2. My kids know my wishes

The concept that your kids know exactly how you want your estate distributed and your medical decisions executed is very common. However, even if it’s true that your children have a good understanding of what you desire to see happen, that knowledge alone holds no ground in a court of law. Without written documentation, everything is up for interpretation.

Intestate Death

When someone dies intestate it means that they died without any type of legal documentation regarding their estate. This means that the state is now in control of the distribution of assets through a process known as probate. A local probate court then has to decide how to distribute your property. While they follow state intestacy laws that try to mimic the final wishes of the average person. This means that your actual wishes may remain unknown.

This process often starts with the state naming a personal representative (or administrator) for you. Most of the time, your surviving spouse or one of your adult children will get this job. Until the court appoints a representative, your assets will be frozen. If no one wants to handle your estate, the courts will name a public trustee to distribute your assets.

The probate process can be slow and expensive with guidelines varying widely from state-to-state. Also, it gets even more complicated when you have an especially large or complex estate.

Probate is also a public process meaning a public record is created of everything you have and where it went. If privacy is a priority to you, then this is not the route to go.

3. An estate plan is too expensive

There are a lot of preconceived notions about the cost regarding an estate plan. And while there can be very expensive versions, the average cost for an estate plan is not excessive.

Prices can range widely if you are working with an attorney — from under $1,000 for a standard will and powers of attorney to between $7,000 and $10,000 for complex estates.3

There are many online tools that can help you get started in the process of creating a basic willand powers of attorney for a very low cost.
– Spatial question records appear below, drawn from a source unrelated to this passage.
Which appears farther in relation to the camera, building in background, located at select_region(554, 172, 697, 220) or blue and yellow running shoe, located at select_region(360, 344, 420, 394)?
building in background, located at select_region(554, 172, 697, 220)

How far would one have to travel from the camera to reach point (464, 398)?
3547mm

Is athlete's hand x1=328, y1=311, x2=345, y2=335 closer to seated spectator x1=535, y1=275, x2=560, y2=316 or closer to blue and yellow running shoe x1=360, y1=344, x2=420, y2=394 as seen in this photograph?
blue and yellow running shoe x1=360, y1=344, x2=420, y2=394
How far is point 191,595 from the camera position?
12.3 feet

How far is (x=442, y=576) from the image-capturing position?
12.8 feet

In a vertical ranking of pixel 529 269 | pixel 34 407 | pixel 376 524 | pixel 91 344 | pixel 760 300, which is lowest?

If you’re looking to create a revocable living trust, the price will increase as you’ll need to seek out an attorney for some of the additional documents.

Here is the main thing to consider: If you choose to not get any type of estate plan and you go into the probate process, the average cost for probate is 3% to 7% of the total value of the estate.4 So simply add up your total net worth and multiply that by 7%. Is that more than the cost of the estate plan? And let’s not forget to add in the hourly rate of all your family members who will be forced to take time off in order to facilitate the distribution of your estate during court proceedings.

All that being said, it’s important to put away the excuses and prioritize planning when it comes to having an estate plan in place.